Promising biomass conversion results for Namibia

biofuelss09 November 2013, Windhoek – A study conducted on Namibia’s biomass processing for energy production indicated that biomass from bush encroachment is a prospective fuel source by saving of fossils fuels, securing of agricultural productivity and preserving the environment.

The study was conducted by STEAG Energy Services GmbH in colaboration with Transworld Cargo between February and October 2013 on a budget of N$1 million. The results of the study where presented to stakeholders by researchers of STEAG Energy Services on Thursday morning this week. According to statistics provided by the study, bush encroachment affects 26 million to 30 million hectares of farmland and is estimated to cause overall economic losses of N$ 1.6 billion a year.

However, at the same time, bush
encroachment constitutes an immense economic opportunity as well as a potential energy asset. Biomass as a national energy source has great potential to play a major future role in the national energy supply of the country. Effective debushing programmes not only contribute to increase agricultural productivity, they also have an effect on improving the national energy supply base, which has the potential to increase self-sufficiency in energy and to bridge a demand gap of energy supply expected to take effect as of 2016.

The national energy generation capacity in the country totals up to approximately 500 mW and even with the recent upgrading of the Ruacana power station, the country’s own production of power is not sufficient for the total national power demand. Even more so is the fact that a high amount of electricity is imported from neighbouring countries which is said to be cheaper than the self-production as a result of higher local power productions costs.

According to the study, in order to avoid a possible demand gap from the year 2016 onward, new power generation capacities have to be realised. This includes rehabilitating the Van Eck power station near Windhoek. This project is expected to be completed in 2014/2015.

The identified biomass utilisation options focus on local consumption and export opportunities. Findings show that local utilisation of biomass for power generation is based on favourable “leveled costs of energy production” which are in the range of N$1.0 to N$1.1 per kilowatt hour.

The value is lower than previous estimates but corresponds to international benchmarks of biomass power plants and power generation.

Priority utilisation options identified by the study include decentralised biomass power plants, decentralised hybrid power plants based on biomass and solar as well as biomass fuel supply including wood chips, white pellets and bio-coal for industrial and power generation applications.

The production of biomass fuels for national and foreign markets would include torrefied biomass (bio-coal/black pellets), biomass pellets (white pellets) and biomass chips.Potential priority markets would include Windhoek and the Erongo region as well as biomass supply for Europe.
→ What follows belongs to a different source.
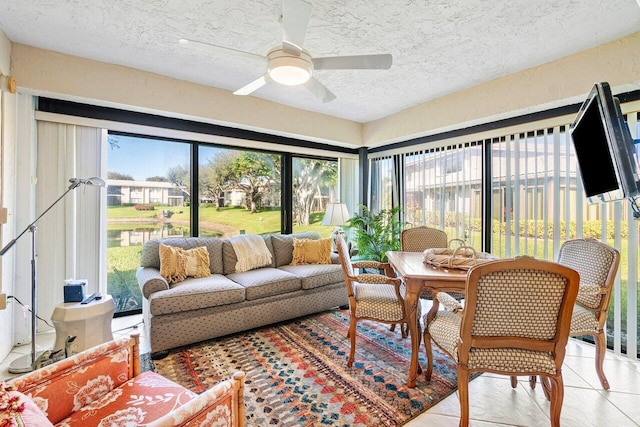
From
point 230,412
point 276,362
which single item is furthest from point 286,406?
A: point 230,412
All these areas are said to have potential high-volume demand for biomass. The study also found that although there is no real bio-coal market established in Namibia, these pellets can have a wide spectrum of applications.
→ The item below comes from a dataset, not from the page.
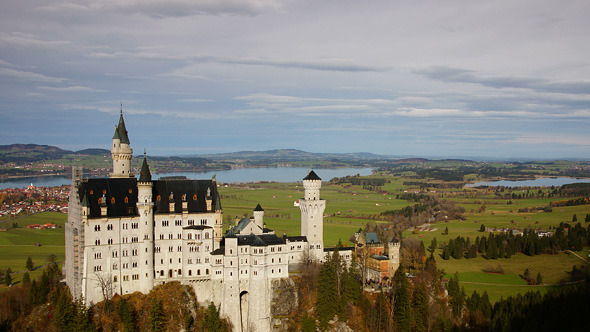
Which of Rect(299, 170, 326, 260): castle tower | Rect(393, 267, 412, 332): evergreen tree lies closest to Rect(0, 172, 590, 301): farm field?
Rect(393, 267, 412, 332): evergreen tree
Bio-coal pellets or so-called black pelets are superior to white pellets with regard to bulk and energy density and overall transportability, but marketing opportunities for bio-coal pellets are currently not available in Namibia due to a general lack of production and familiarity with the product.

However the potential of bio-coal pellets could be much higher than biomass pellets because their material properties are close to fossil coal, hence, according to the study, a fossil coal can be better substituted by bio-coal than by usual biomass pellets. Okahandja was chosen as a potential site for the decentralised biomass power plant.

A full feasibility study on site evaluation, technologies, biomass sourcing, employment effects and economics will then be conducted to draw the outlines of a realistic scheme.